Il faut regarder une carte pour mesurer l'isolement de Rodrigues : un point volcanique posé dans l'océan Indien, à 650 kilomètres au nord-est de Maurice, entouré d'un lagon turquoise presque deux fois plus vaste que l'île elle-même. Les navires font escale à Port Mathurin, sa capitale — l'une des plus petites du monde —, où la vie s'écoule à un rythme que beaucoup de voyageurs ont oublié.
Port Mathurin, capitale de poche
Quelques rues quadrillées, des boutiques créoles aux toits de tôle, deux églises, une mosquée : le tour du centre se fait à pied en moins d'une heure depuis le quai. C'est justement ce format réduit qui séduit. On salue les commerçants sur le pas de leur porte, on écoute le créole rodriguais chanter dans les conversations, on s'attarde devant les étals de vanniers. Si l'escale tombe un samedi matin, le marché bat son plein : piments confits, miel local, poissons séchés, limes et paniers tressés s'échangent dans une bonne humeur communicative. C'est le grand rendez-vous social de Rodrigues.
Le lagon, immense et peu profond
Autour de l'île, le lagon déploie des eaux claires où affleurent des bancs de sable. Les excursions en bateau mènent vers l'île aux Cocos, une langue de sable coiffée de filaos devenue réserve d'oiseaux marins : sternes et noddis y nichent par milliers, et l'on marche entre les colonies sous la surveillance des guides. Les amateurs de masque et tuba trouvent des jardins de corail à faible profondeur, tandis que les kitesurfeurs profitent d'alizés réguliers qui ont fait sa réputation dans leur discipline.

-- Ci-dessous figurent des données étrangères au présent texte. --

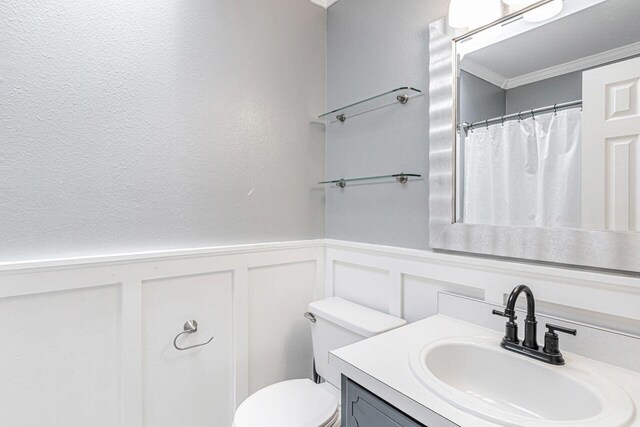428 Bridgewater Ct, Mary Esther, FL 32569 - photo 30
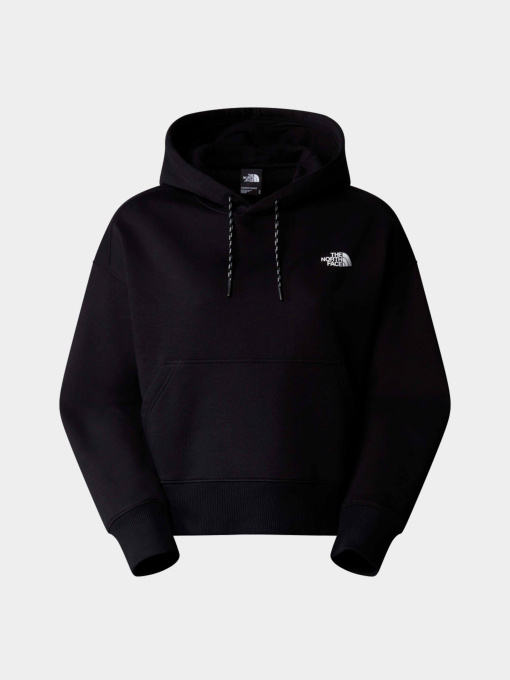 Худи и свитшоты The North Face модель NF0A87FKJK31 Фото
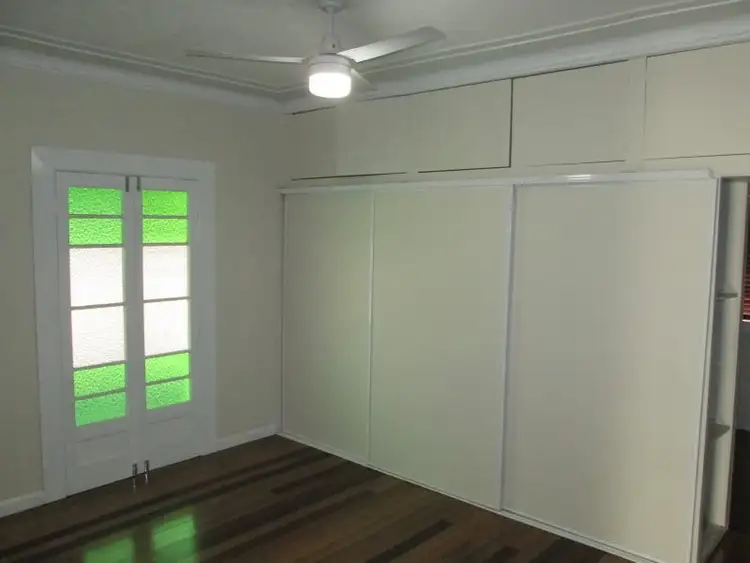 Sixth view of Homely house listing, 18 Dyraaba Street, Casino NSW 2470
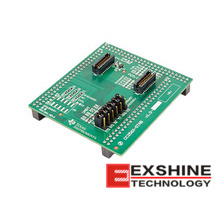 CC256XEM-STADAPT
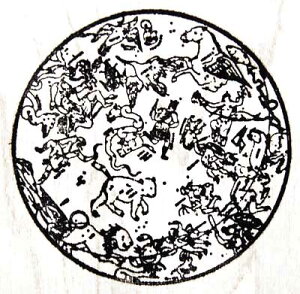 o[X^v  ؂̎ Ebh}Eg AX^v A[gX^v SEX^v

Tortues géantes et grottes calcaires
Dans le sud-ouest, la réserve François Leguat redonne vie au paysage qu'ont décrit les premiers voyageurs : des centaines de tortues géantes d'Aldabra y déambulent parmi une végétation indigène replantée, en hommage aux tortues de Rodrigues disparues au XVIIIe siècle. Les guides racontent aussi l'histoire de Leguat lui-même, ce huguenot français qui vécut ici dès 1691 et laissa l'une des premières descriptions émerveillées de cette nature insulaire. Tout près, la Caverne Patate s'enfonce sous la roche calcaire; une visite guidée conduit entre stalactites et stalagmites dans un réseau souterrain creusé au fil des millénaires sous le plateau corallien. Les deux sites se combinent aisément en une demi-journée depuis le quai.
Saveurs rodriguaises
La cuisine locale mérite qu'on lui réserve un moment : ourite (pieuvre) séchée au soleil puis mijotée, cari de poisson au safran local, piment limon qui relève tout, et ce miel réputé que les Mauriciens eux-mêmes viennent chercher ici. Les tables d'hôtes familiales, souvent perchées sur les hauteurs avec vue sur les eaux turquoise, servent ces plats accompagnés de légumes du jardin; réserver par l'entremise de l'excursion demeure la façon la plus simple d'y goûter.
Conseils d'escale
- Accostage au quai de Port Mathurin, en bordure immédiate du centre; tout se fait à pied en ville.
- Île aux Cocos : réservation par excursion organisée, environ une demi-journée, selon les marées.
- Réserve François Leguat et Caverne Patate : environ 45 minutes de route depuis la capitale.
- Monnaie : roupie mauricienne; petites coupures utiles au marché.
Ce que l'on remporte
Rodrigues ne cherche pas à retenir ses visiteurs par de grands monuments. Elle offre plutôt une douceur : celle d'un lagon sans fin, d'un marché où tout le monde se connaît, d'une tortue centenaire qui traverse un sentier sans se presser. En regagnant la passerelle, beaucoup de passagers se surprennent à ralentir le pas, comme pour emporter un peu de ce tempo insulaire avec eux.